◆ INFORMATION PROVIDED ◆
+--
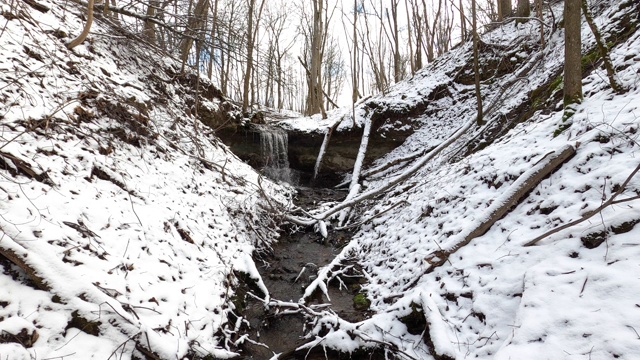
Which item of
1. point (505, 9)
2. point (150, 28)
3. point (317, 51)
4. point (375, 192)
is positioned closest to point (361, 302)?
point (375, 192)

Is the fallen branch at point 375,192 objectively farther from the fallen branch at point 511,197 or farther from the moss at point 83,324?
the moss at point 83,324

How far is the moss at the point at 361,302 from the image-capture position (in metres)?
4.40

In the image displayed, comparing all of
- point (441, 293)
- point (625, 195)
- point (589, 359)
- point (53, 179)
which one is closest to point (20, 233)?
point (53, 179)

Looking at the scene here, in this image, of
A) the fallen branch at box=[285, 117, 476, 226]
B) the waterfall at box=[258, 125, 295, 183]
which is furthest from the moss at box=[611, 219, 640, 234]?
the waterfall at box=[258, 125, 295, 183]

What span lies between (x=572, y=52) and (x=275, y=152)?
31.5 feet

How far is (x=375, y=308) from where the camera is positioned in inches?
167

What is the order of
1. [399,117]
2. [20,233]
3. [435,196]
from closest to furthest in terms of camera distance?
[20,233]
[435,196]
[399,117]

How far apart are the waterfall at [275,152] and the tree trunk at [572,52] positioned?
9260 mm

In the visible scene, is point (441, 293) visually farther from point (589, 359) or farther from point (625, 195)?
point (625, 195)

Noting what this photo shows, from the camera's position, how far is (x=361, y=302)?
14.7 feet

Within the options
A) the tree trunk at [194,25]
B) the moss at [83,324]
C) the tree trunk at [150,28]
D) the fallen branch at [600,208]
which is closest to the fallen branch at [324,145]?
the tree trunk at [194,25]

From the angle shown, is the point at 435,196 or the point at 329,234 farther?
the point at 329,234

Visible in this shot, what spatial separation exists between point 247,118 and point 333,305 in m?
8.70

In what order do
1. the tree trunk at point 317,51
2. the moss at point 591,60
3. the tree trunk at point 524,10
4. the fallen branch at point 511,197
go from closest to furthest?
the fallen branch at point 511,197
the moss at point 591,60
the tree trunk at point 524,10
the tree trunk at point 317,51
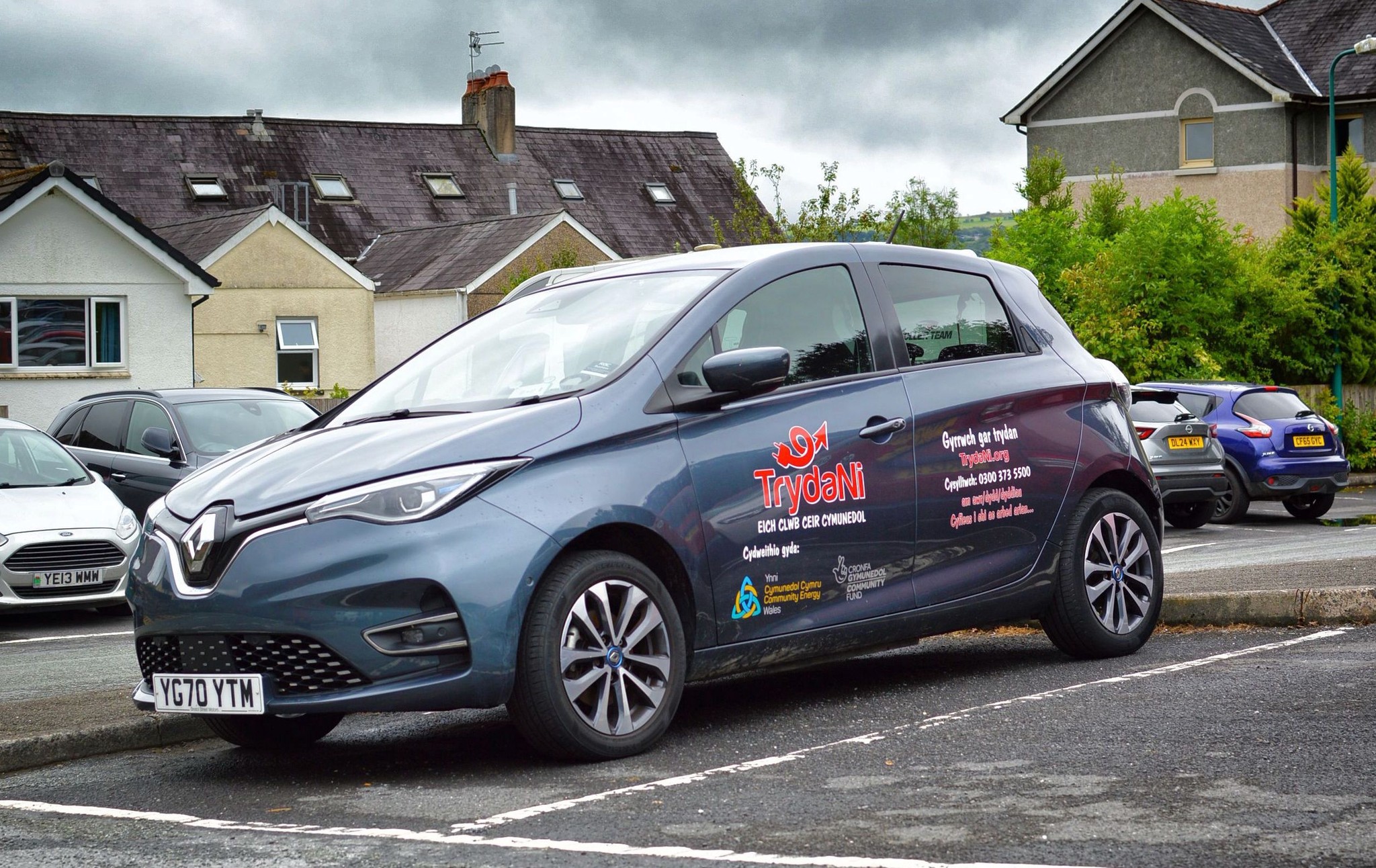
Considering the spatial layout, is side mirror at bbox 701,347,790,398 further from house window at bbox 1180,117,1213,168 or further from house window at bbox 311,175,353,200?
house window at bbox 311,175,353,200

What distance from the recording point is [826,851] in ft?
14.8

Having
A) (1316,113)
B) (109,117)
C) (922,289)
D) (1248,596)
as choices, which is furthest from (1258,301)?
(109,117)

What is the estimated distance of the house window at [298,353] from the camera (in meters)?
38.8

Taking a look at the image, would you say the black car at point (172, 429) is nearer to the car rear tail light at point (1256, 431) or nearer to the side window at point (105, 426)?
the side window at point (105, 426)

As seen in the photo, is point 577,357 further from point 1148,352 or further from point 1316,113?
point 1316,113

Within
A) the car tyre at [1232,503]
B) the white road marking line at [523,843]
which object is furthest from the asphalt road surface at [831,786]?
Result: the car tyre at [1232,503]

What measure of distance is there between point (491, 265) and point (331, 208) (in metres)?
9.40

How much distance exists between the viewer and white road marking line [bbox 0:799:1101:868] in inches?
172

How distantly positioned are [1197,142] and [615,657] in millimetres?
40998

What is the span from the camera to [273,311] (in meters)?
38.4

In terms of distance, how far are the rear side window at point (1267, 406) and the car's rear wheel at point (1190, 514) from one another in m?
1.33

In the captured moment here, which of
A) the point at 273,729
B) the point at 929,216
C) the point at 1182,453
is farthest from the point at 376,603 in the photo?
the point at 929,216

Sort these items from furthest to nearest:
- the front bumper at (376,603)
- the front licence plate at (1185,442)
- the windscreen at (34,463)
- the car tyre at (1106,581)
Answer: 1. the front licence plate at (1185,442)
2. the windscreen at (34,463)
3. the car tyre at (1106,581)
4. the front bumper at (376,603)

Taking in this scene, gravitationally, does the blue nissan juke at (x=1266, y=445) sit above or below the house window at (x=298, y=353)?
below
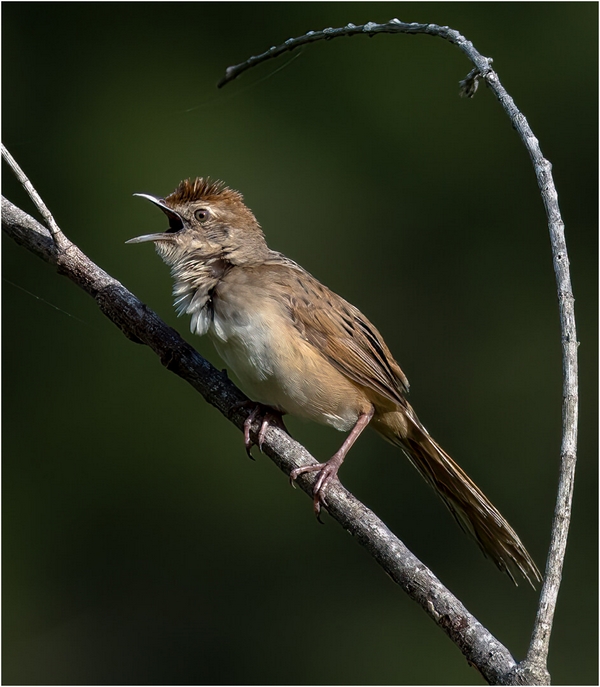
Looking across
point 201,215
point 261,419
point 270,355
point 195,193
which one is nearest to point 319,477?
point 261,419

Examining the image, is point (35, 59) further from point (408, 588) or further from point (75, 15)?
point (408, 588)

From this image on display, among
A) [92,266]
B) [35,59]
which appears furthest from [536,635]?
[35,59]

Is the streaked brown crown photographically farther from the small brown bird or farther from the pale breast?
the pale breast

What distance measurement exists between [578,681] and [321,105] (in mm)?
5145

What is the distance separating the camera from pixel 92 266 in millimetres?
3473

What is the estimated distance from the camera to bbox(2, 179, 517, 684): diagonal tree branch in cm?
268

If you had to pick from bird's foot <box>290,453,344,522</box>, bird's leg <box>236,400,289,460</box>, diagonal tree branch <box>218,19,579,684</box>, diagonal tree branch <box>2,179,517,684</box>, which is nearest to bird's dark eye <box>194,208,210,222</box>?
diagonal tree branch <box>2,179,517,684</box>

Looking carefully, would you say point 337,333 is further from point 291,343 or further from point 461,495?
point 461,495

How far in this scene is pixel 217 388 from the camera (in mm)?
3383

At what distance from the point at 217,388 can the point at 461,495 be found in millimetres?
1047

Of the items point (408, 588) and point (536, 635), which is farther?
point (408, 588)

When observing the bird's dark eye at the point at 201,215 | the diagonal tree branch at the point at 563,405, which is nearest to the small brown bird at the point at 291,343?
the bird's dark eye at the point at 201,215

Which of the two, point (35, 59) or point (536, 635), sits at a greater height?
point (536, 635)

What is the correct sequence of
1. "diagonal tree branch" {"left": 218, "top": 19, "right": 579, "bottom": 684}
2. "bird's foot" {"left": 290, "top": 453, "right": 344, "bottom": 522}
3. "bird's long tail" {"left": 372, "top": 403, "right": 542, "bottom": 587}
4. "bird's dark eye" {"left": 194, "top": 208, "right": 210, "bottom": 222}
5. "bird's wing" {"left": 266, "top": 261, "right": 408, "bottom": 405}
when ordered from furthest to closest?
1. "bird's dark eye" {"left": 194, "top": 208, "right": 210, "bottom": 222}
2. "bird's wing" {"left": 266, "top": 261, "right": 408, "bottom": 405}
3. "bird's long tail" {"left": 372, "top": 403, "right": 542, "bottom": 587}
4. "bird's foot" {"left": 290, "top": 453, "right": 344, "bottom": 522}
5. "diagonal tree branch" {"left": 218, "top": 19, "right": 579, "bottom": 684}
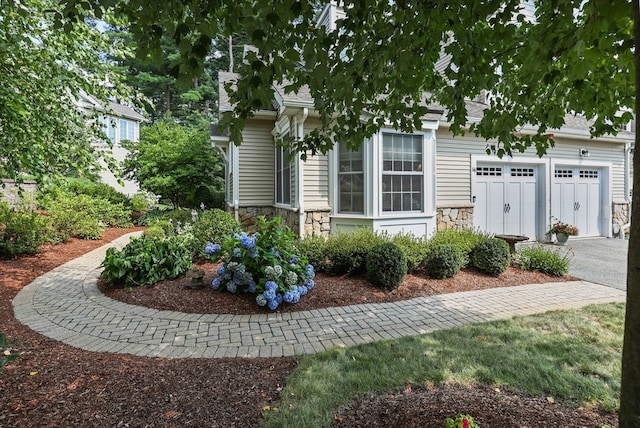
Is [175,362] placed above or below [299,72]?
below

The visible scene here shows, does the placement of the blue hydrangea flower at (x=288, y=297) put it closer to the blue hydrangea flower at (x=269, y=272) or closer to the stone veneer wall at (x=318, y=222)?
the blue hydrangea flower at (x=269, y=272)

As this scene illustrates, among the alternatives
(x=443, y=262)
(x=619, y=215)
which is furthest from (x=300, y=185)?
+--
◆ WRITTEN TASK ◆
What needs duplicating is the run of lines from the one containing "Is [175,362] placed above or below [299,72]?" through the last line of the entries above, exact and complete.

◆ WRITTEN ANSWER ◆
Is [175,362] placed above or below [299,72]?
below

The visible scene here shows, does the placement of the blue hydrangea flower at (x=288, y=297) put it closer to the blue hydrangea flower at (x=269, y=272) or closer to the stone veneer wall at (x=318, y=222)?
the blue hydrangea flower at (x=269, y=272)

As this scene illustrates, among the alternatives
(x=443, y=262)
(x=619, y=215)
which is furthest from (x=300, y=185)?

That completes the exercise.